[Recorded data]

•••

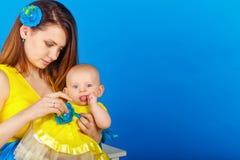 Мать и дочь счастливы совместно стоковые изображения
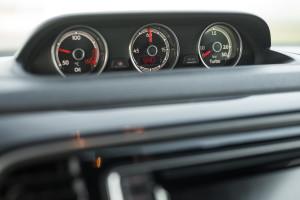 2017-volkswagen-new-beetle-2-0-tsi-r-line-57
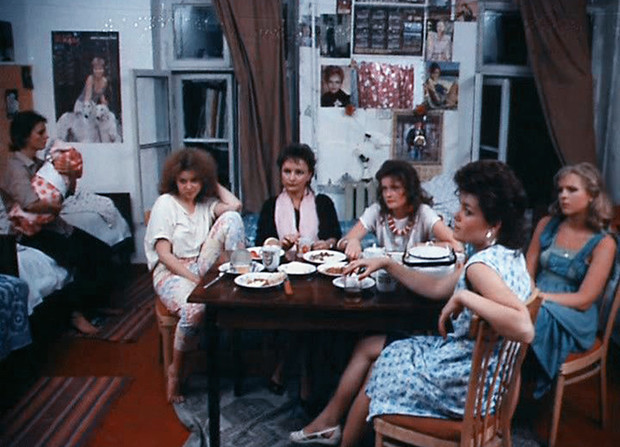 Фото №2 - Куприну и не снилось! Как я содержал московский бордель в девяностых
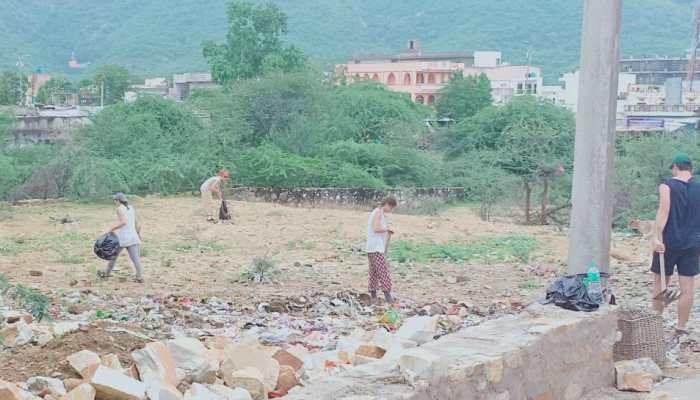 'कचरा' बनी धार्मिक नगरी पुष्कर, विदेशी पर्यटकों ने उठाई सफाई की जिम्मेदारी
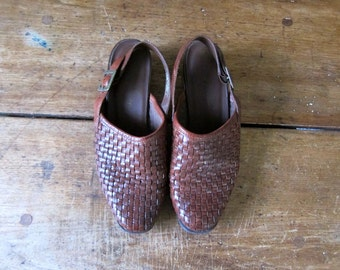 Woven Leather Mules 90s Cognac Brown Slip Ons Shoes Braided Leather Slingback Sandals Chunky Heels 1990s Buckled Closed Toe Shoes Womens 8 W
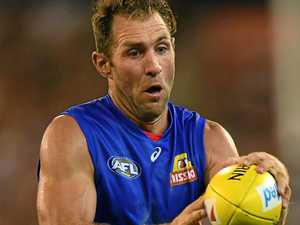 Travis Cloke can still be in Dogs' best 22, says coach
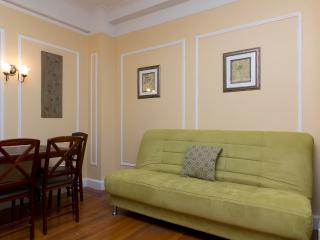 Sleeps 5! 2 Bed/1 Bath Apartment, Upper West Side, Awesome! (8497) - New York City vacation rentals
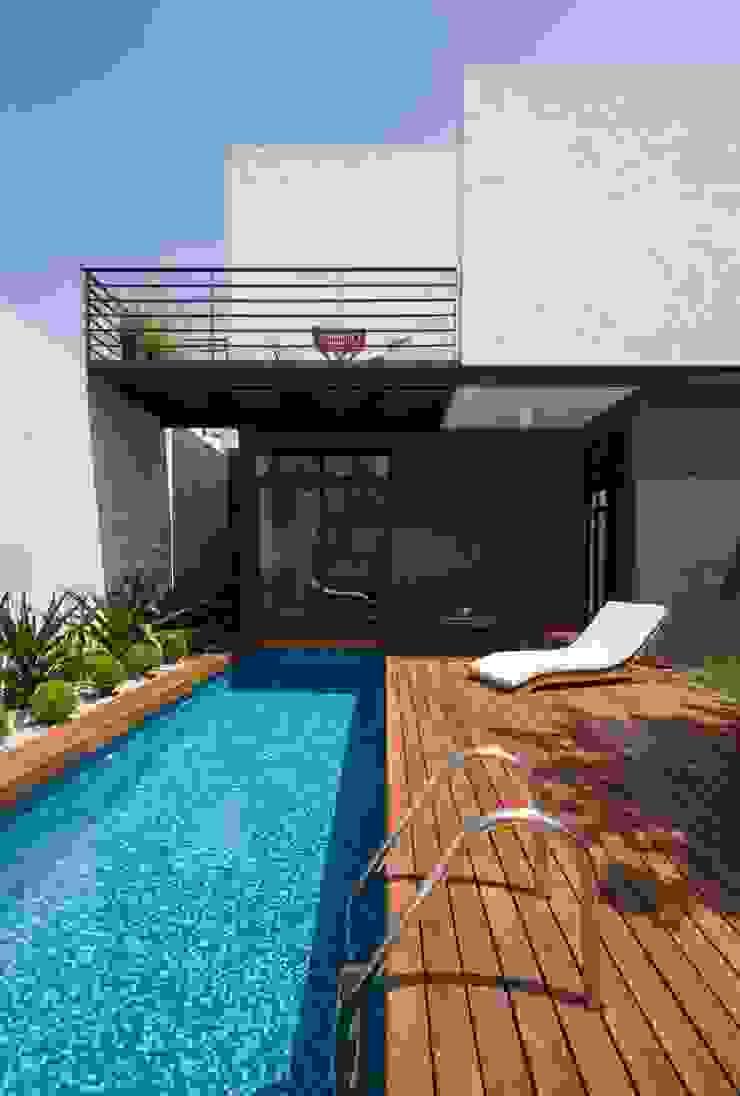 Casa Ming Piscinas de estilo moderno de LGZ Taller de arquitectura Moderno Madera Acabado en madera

•••

- [Your instructions] When copying from the data above, print only the lines from the line containing "Woven Leather Mules" to the line containing "Travis Cloke can", exactly, and leave the pictures out.

- [Result]
 Woven Leather Mules 90s Cognac Brown Slip Ons Shoes Braided Leather Slingback Sandals Chunky Heels 1990s Buckled Closed Toe Shoes Womens 8 W
 Travis Cloke can still be in Dogs' best 22, says coach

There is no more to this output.